I didn’t yet understand what had happened, but from his expression I realized that he’d led me exactly where he wanted to. I didn’t speak — what could I have said at that juncture?
“Excellent,” he said. “Because there’s also another project. To adapt a Roche machine.”
“An annihilator…?”
“Yes. Sartorius has already carried out the preliminary calculations. It’s doable. It won’t even require a lot of power. The machine will run twenty-four hours a day or for an unlimited time, to create an antifield.”

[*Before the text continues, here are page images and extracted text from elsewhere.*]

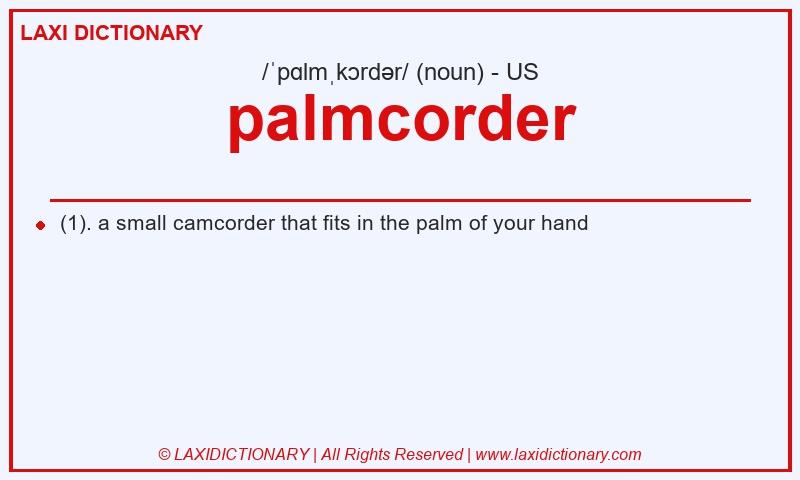 LAXI DICTIONARY

/ˈpɑlmˌkɔrdər/ (noun) - US

palmcorder

(1). a small camcorder that fits in the palm of your hand

© LAXIDICTIONARY | All Rights Reserved | www.laxidictionary.com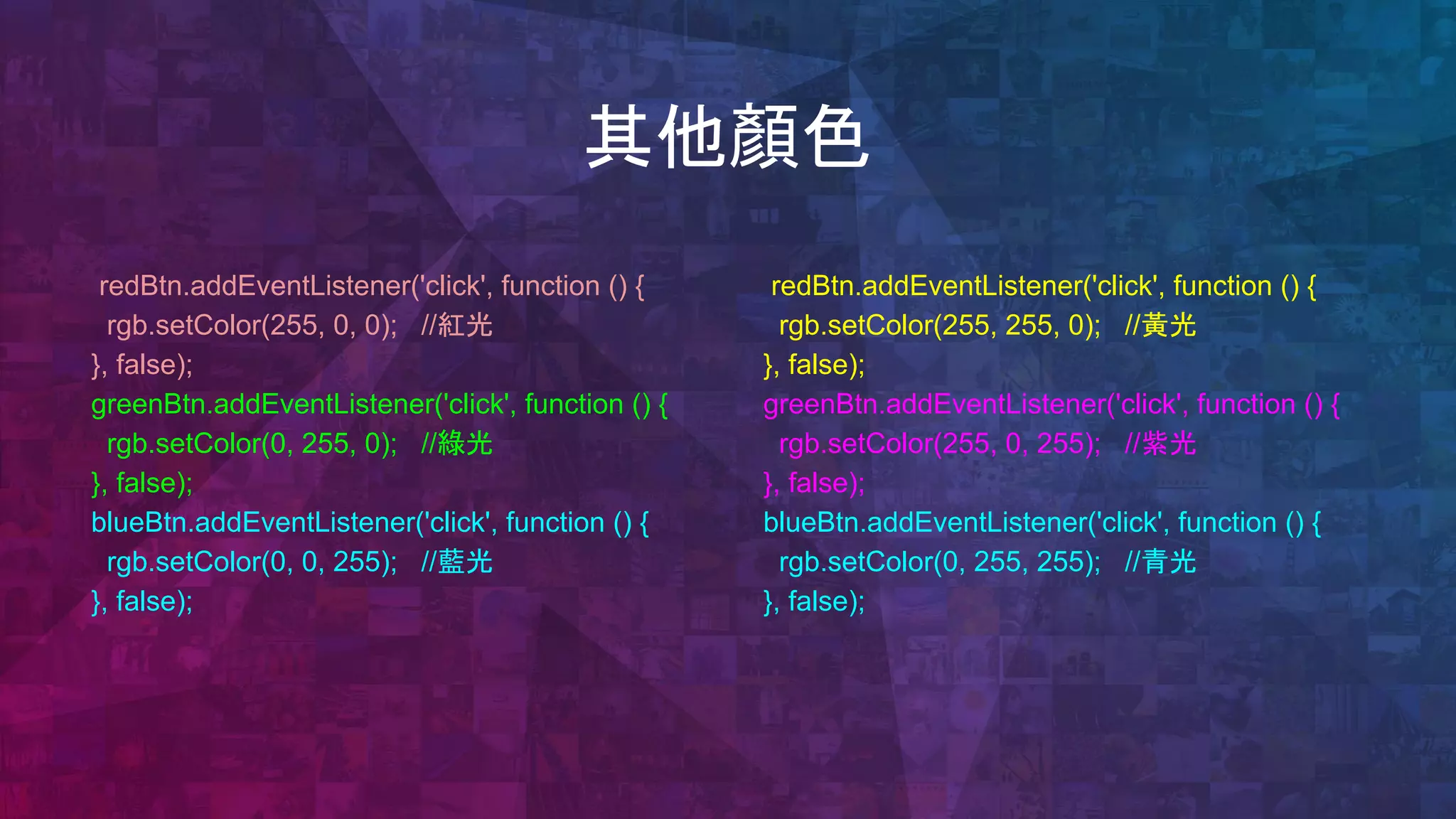 其他顏色

redBtn.addEventListener('click', function () {
rgb.setColor(255, 0, 0); //紅光
}, false);
greenBtn.addEventListener('click', function () {
rgb.setColor(0, 255, 0); //綠光
}, false);
blueBtn.addEventListener('click', function () {
rgb.setColor(0, 0, 255); //藍光
}, false);

redBtn.addEventListener('click', function () {
rgb.setColor(255, 255, 0); //黃光
}, false);
greenBtn.addEventListener('click', function () {
rgb.setColor(255, 0, 255); //紫光
}, false);
blueBtn.addEventListener('click', function () {
rgb.setColor(0, 255, 255); //青光
}, false);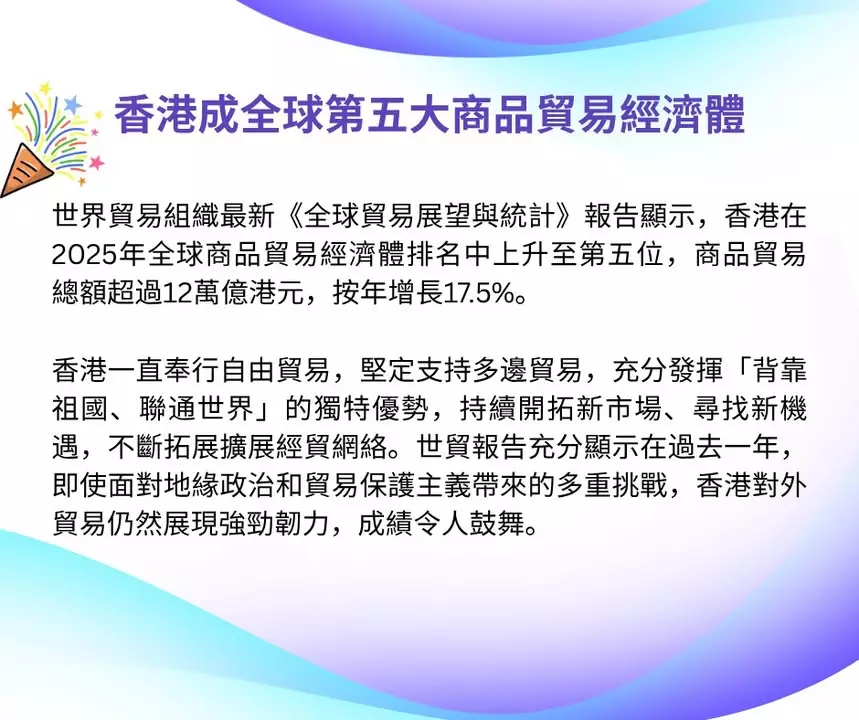 香港成全球第五大商品貿易經濟體

世界貿易組織最新《全球貿易展望與統計》報告顯示，香港在2025年全球商品貿易經濟體排名中上升至第五位，商品貿易總額超過12萬億港元，按年增長17.5%。

香港一直奉行自由貿易，堅定支持多邊貿易，充分發揮「背靠祖國、聯通世界」的獨特優勢，持續開拓新市場、尋找新機遇，不斷拓展擴展經貿網絡。世貿報告充分顯示在過去一年，即使面對地緣政治和貿易保護主義帶來的多重挑戰，香港對外貿易仍然展現強勁韌力，成績令人鼓舞。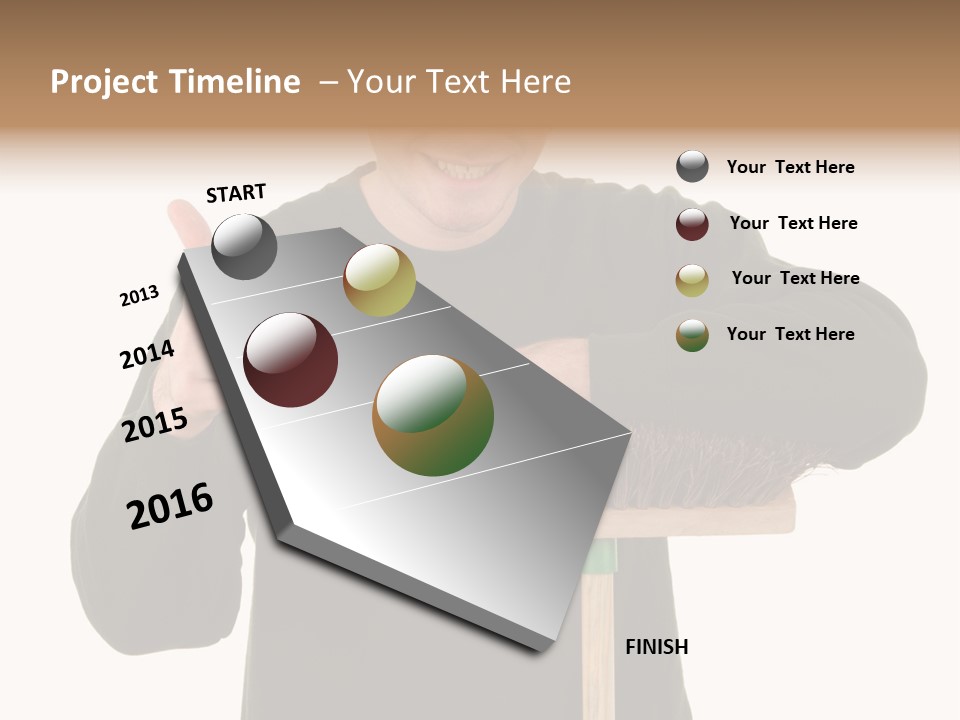 Project Timeline – Your Text Here

START

2013

2014

2015

2016

FINISH

Your Text Here

Your Text Here

Your Text Here

Your Text Here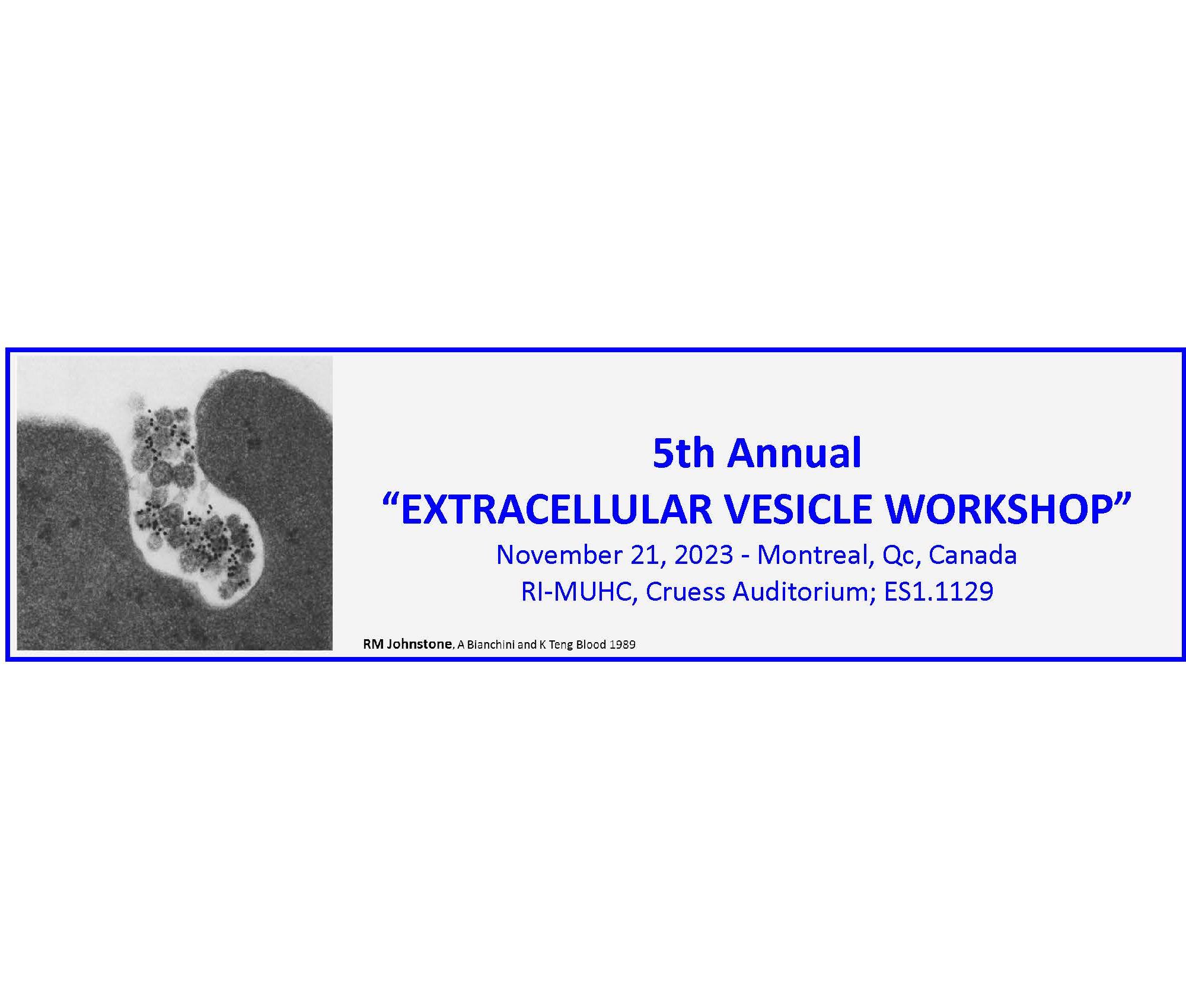 5th Annual
“EXTRACELLULAR VESICLE WORKSHOP”
November 21, 2023 - Montreal, Qc, Canada
RI-MUHC, Cruess Auditorium; ES1.1129

RM Johnstone, A Bianchini and K Teng Blood 1989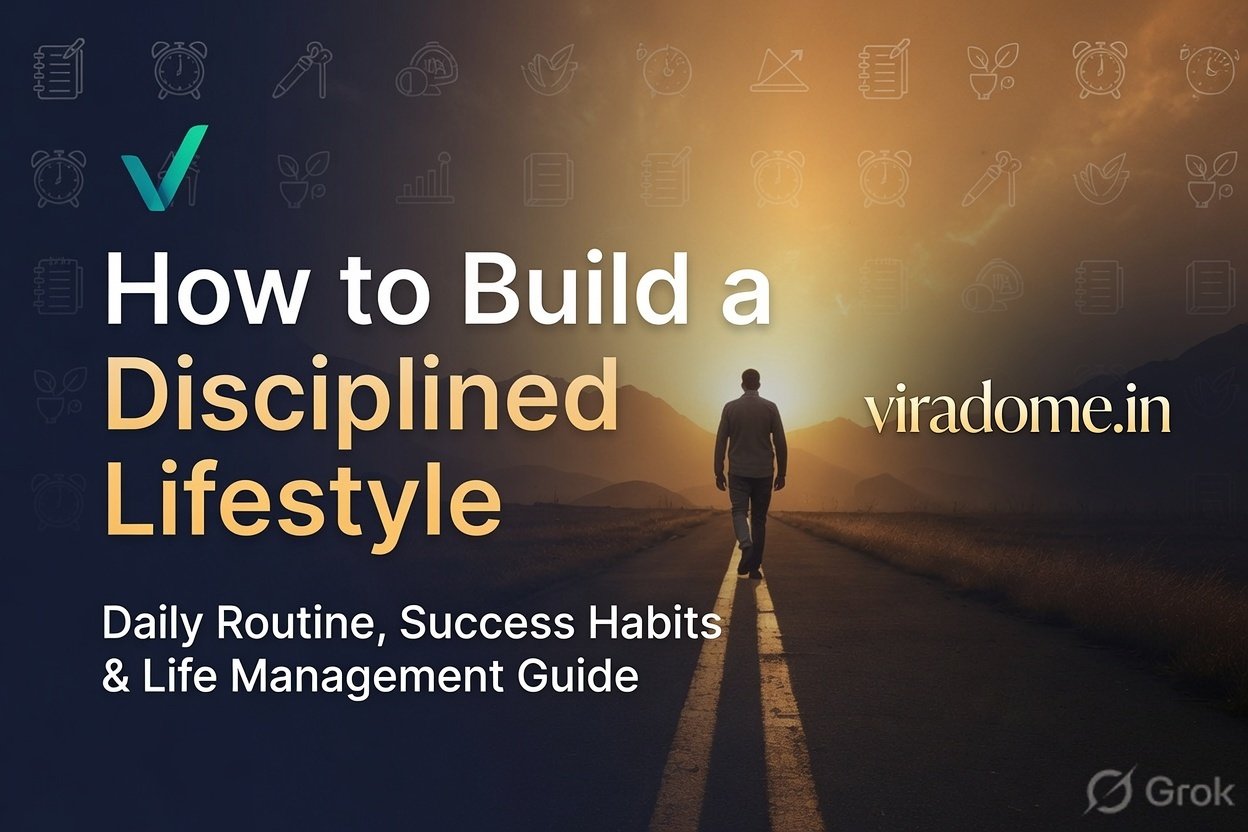 How to Build a Disciplined Lifestyle

viradome.in

Daily Routine, Success Habits & Life Management Guide

Grok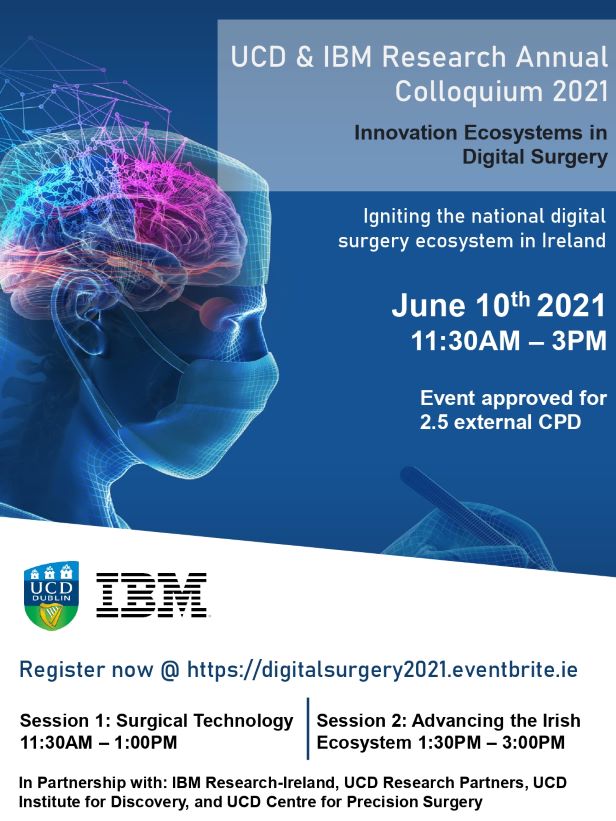 UCD & IBM Research Annual Colloquium 2021

Innovation Ecosystems in Digital Surgery

Igniting the national digital surgery ecosystem in Ireland

June 10$^{th}$ 2021
11:30AM – 3PM

Event approved for 2.5 external CPD

UCD DUBLIN

IBM

Register now @ https://digitalsurgery2021.eventbrite.ie

Session 1: Surgical Technology 11:30AM – 1:00PM

Session 2: Advancing the Irish Ecosystem 1:30PM – 3:00PM

In Partnership with: IBM Research-Ireland, UCD Research Partners, UCD Institute for Discovery, and UCD Centre for Precision Surgery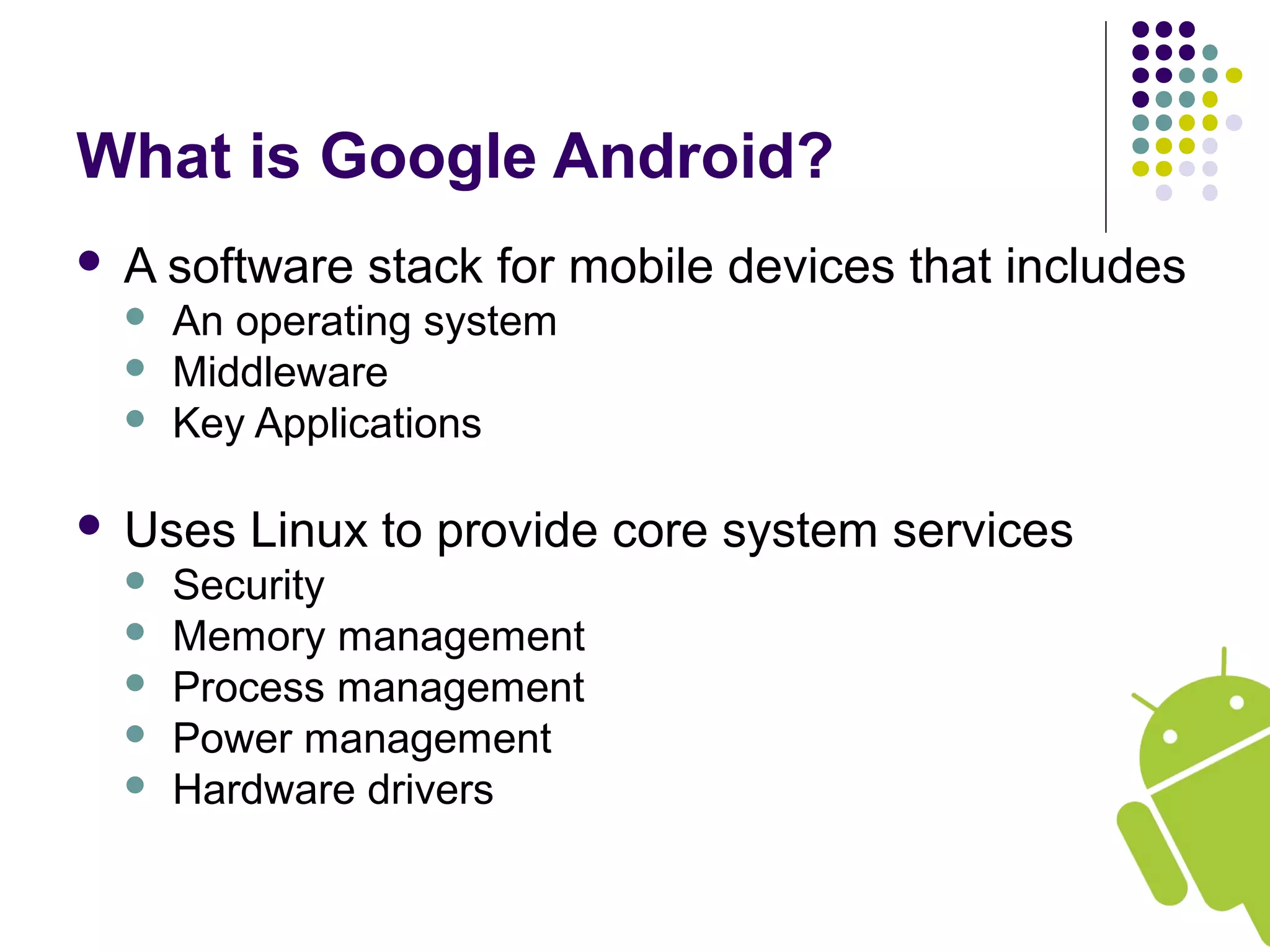 What is Google Android?

- A software stack for mobile devices that includes
  - An operating system
  - Middleware
  - Key Applications

- Uses Linux to provide core system services
  - Security
  - Memory management
  - Process management
  - Power management
  - Hardware drivers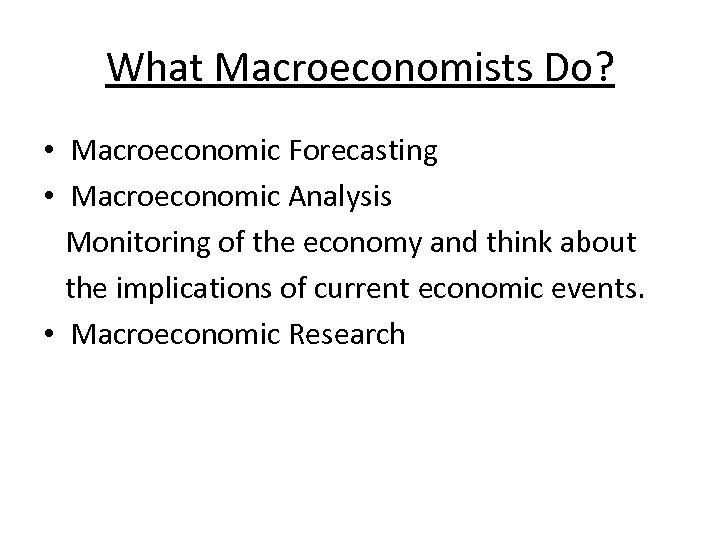 What Macroeconomists Do?

• Macroeconomic Forecasting
• Macroeconomic Analysis
Monitoring of the economy and think about the implications of current economic events.
• Macroeconomic Research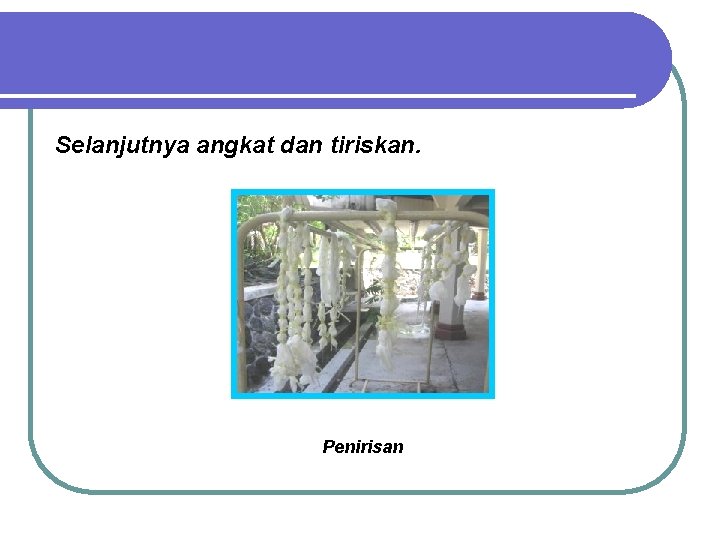 Selanjutnya angkat dan tiriskan.

Penirisan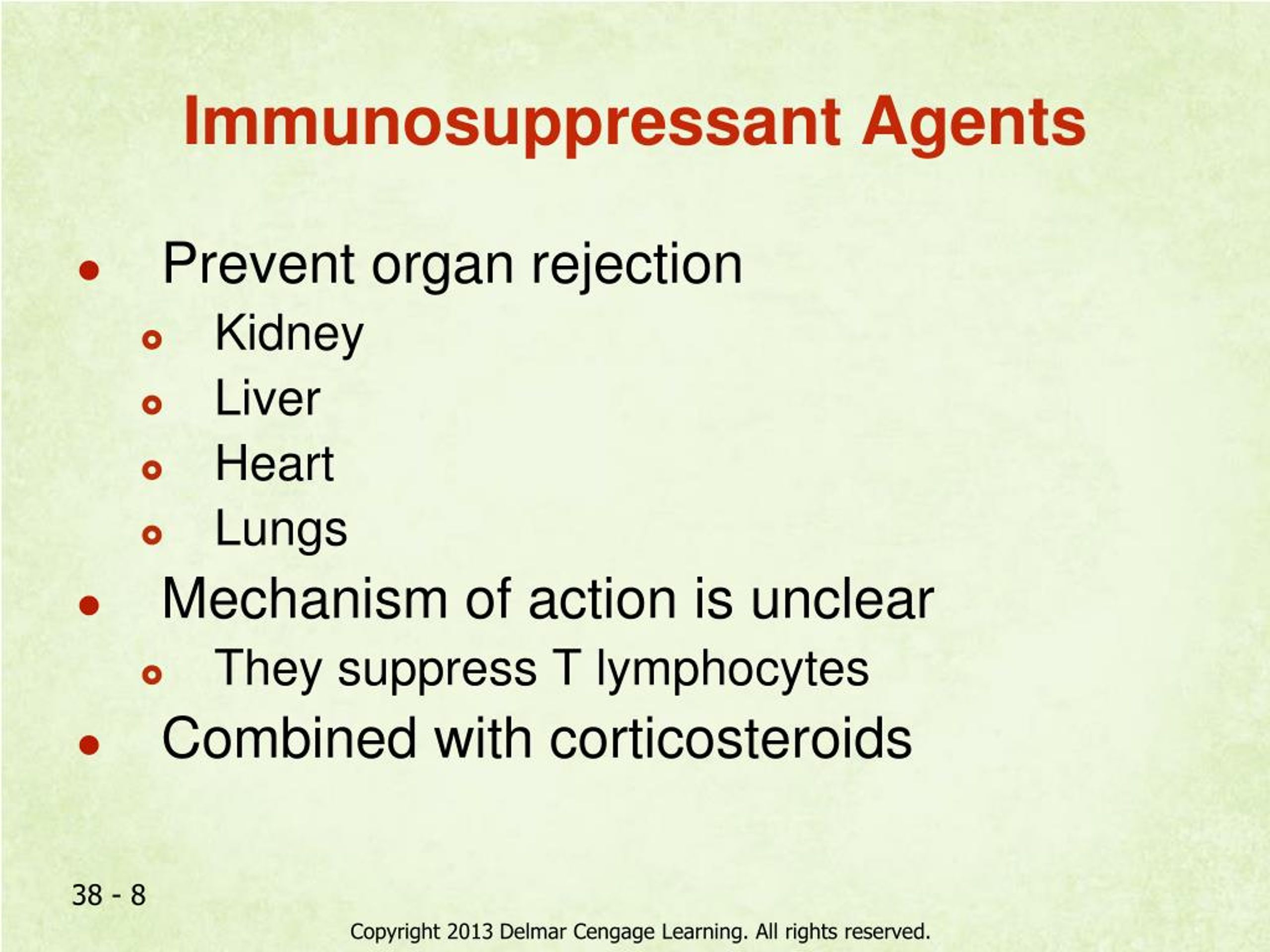 Immunosuppressant Agents

• Prevent organ rejection
• Kidney
• Liver
• Heart
• Lungs
• Mechanism of action is unclear
• They suppress T lymphocytes
• Combined with corticosteroids

38 - 8

Copyright 2013 Delmar Cengage Learning. All rights reserved.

“W…wait! How do you envisage that?!”
“It’s very simple. It’ll be a neutrino antifield. Ordinary matter will remain untouched. The only thing to be destroyed will be… neutrino systems. You understand?”
He gave a satisfied smile. I sat there with my mouth agape. The smile gradually disappeared from his face. He frowned at me searchingly and waited.
“So Project Thought, the first one, we’re rejecting that. Right? And the second one? Sartorius is working on it already. We’re going to call it Project Freedom.”
I closed my eyes for a moment. I’d suddenly made up my mind. Snaut was not a physicist. Sartorius had turned his visuphone off or broken it. Very well.